> Travail demandé:
A – Répondez brièvement à ces questions sur le texte consacré au magazine pour les femmes atteintes d'un cancer :
(i) Quel institut a mené l'étude citée ?
(ii) Quels domaines figurent entre parenthèses parmi les questions auxquelles la publication devait répondre ?
(iii) Pourquoi le magazine devait-il être écrit « gros » ?
B – Prolongez le texte consacré au magazine pour les femmes atteintes d'un cancer, à la suite de sa dernière phrase.

> Texte à lire:
────────────────────

Créer un contre-pouvoir

Je me suis dit : "Quand je serai en rémission, je créerai un vrai journal féministe car le cancer fragilise davantage les femmes. Non seulement parce qu'elles sont en première ligne de la précarité économique, mais aussi, cela a été confirmé par une étude de l'institut Curie : un homme sur deux se barre lorsque sa campagne tombe malade... "

Dans Rose, il y a Ose

"Rester femme et se sentir belle pendant la maladie, c'était la raison de cette publication qui se devait de répondre aux questions que se posent les cancéreuses (Droit du travail, aide à domicile, santé, sexualité...), et les divertir en leur offrant des pages sur la mode, la beauté ou le tourisme."

Son idée ? Faire monter en compétence les lectrices

"Avec ce sale crabe dans la peau, le quotidien est moche. D'où l'envie d'un magazine girly super-beau et pas angoissant. Un magazine intime, mais écrit "gros" car sous chimio, on perd trois points d'acuité visuelle. Un magazine, le plus didactique possible, en restant réjouissant, jamais larmoyant."

────────────────────

> Données:
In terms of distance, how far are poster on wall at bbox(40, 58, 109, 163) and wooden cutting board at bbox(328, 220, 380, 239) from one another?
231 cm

────────────────────

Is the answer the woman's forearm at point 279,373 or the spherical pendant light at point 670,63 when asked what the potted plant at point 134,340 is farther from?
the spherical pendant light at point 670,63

────────────────────

> Réponses numérotées:
A –
(i) L'institut Curie.
(ii) Le droit du travail, l'aide à domicile, la santé et la sexualité.
(iii) Parce que sous chimio, on perd trois points d'acuité visuelle.

B –
Pari réussi

Chic, élégant, glamour et sans pathos, Rose Magazine, dont le premier numéro (automne/hiver 2011/2012) est paru en plein cœur "d'octobre rose", mois de mobilisation contre le cancer du sein, est soutenu par les grands noms du luxe et de la cosmétologie (Sisley, Guerlain, Hermès, Chanel... ). Ce semestriel (plus de 200 pages tout de même) décline, avec succès, enquêtes, conseils beauté, santé,  témoignages, psychologie, humour, adresses utiles, dossiers pratiques, fiches de cuisine... Un beau défi.